> Assignment
The following entries are to be repeated exactly, and the pictures are to be left behind.

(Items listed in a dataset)

:::::

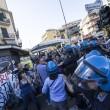 Roma, corteo anti-rom CasaPound contro corteo anti-fascisti: scontri 05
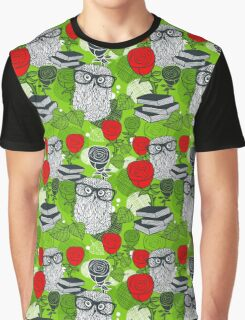 Red roses and clever owls. Graphic T-Shirt
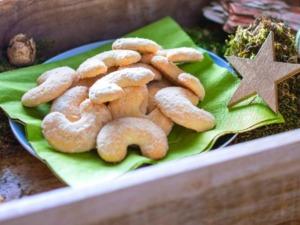 Klassische Vanillekipferl mit Mandeln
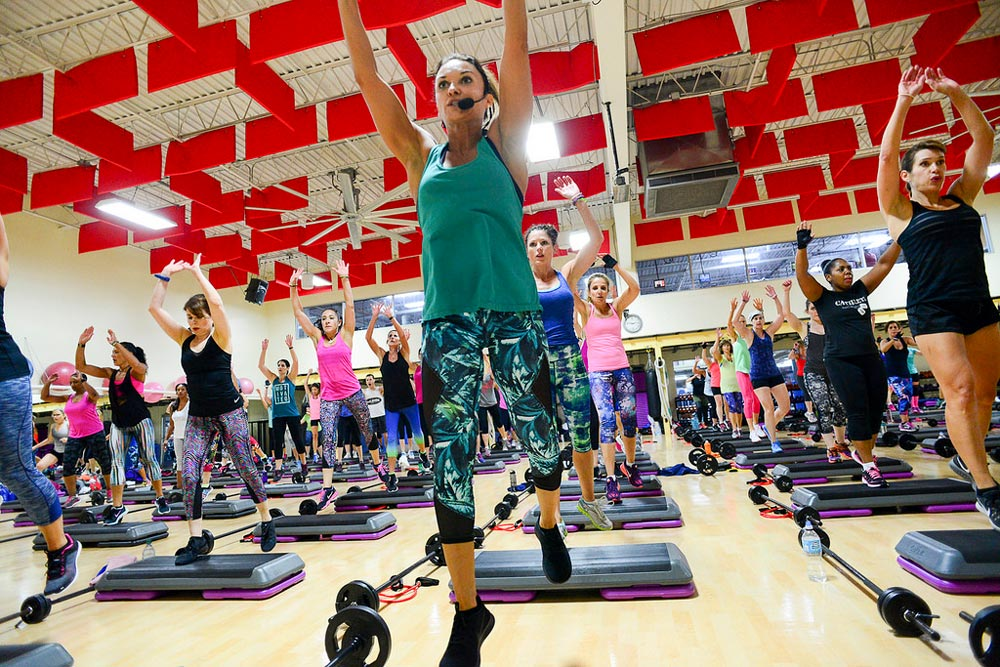 image of Cathe Friedrich and a class full of exercisers during the Glassboro Road Trip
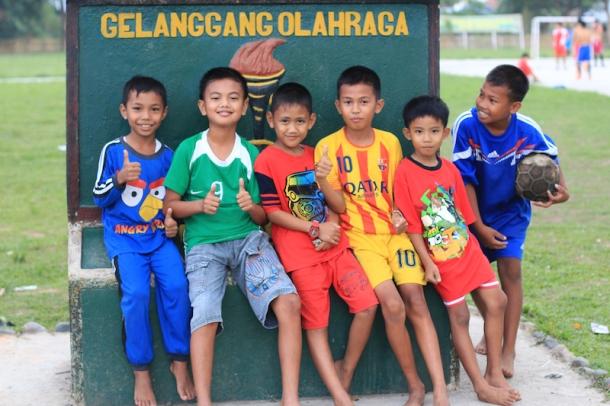 Indonesian school kids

:::::

> Answer
 Roma, corteo anti-rom CasaPound contro corteo anti-fascisti: scontri 05
 Red roses and clever owls. Graphic T-Shirt
 Klassische Vanillekipferl mit Mandeln
 image of Cathe Friedrich and a class full of exercisers during the Glassboro Road Trip
 Indonesian school kids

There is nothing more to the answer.